Matthias Duhn, executive director of the European Chamber of Commerce in Vietnam (Eurocham), believed that ratification of the CISG would be an important step for Vietnam, and help it further integrate into the world economy.

“If adopted in Vietnam, the CISG can help both the foreign and the Vietnamese business people to make sales of goods more efficient, and dispute resolution easier,” he said.

For Vietnamese business people in particular, application of the CISG can also help avoiding the risk of being forced into using a legal system that may be completely alien to their own. Therefore, “EuroCham believes that Vietnam’s adoption of the CISG will help making business faster, less expensive and more efficient for Vietnamese businesses and their foreign counterparts,” he said.

Professor Hiroo Sono of Hokkaido University in Japan also agreed with Matthias Duhn’s ideas about benefits for enterprises when Vietnam adopted CISG.

Once Vietnam becomes a signatory to the CISG, local enterprises could minimize the complication in disputes arising from contracts with foreign partners in regard of sale and purchase of goods.

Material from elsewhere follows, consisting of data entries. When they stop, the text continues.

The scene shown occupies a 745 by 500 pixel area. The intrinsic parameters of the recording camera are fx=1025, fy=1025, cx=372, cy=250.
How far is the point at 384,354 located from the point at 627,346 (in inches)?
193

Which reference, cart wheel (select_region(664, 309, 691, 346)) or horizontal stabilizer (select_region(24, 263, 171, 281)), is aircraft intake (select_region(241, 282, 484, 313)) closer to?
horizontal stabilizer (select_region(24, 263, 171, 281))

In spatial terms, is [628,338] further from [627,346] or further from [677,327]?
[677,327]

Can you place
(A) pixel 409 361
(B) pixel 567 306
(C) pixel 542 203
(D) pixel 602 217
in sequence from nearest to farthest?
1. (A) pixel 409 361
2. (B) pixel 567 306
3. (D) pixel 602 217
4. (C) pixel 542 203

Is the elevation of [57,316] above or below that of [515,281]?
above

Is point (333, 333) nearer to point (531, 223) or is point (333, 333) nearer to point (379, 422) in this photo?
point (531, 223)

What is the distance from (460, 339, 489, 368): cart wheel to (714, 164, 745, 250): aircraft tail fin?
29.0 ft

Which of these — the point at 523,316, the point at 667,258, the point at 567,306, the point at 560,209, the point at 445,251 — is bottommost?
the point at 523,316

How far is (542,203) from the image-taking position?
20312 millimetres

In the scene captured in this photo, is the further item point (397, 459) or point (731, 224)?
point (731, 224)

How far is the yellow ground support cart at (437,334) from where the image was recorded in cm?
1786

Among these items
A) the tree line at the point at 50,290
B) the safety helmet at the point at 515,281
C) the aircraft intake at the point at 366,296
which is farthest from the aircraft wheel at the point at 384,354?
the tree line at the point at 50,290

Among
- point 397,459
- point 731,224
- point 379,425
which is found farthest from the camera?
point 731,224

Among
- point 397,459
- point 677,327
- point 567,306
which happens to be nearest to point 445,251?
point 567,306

In addition, Vietnam’s participation in CISG will reduce costs and time needed to negotiate the applicable law to contract; reduce the difficulty and cost which may incur due to the fact that the applicable law is the law of another country and avoid having to use the conflict rules of private international law to determine the applicable law to contracts.

Experts said that some 90% of Vietnamese enterprises are SMEs, so in the signing of sales contracts with foreign partners, they are often in a passive status as very few of them come to the legal consultant before conducting negotiations. As such, they only seek legal support from consultants once disputes arise.

So joining CISG will help reduce the risks, costs of doing business, and equality in contractual relations in regard of sale and purchase of goods.

Tony Nguyen, CISGVN advisor and general director of EP Legal, said that the seminar was an integral part of the campaign of lobbying Vietnam’s accession to CISG initiated by the CISGVN Study Group.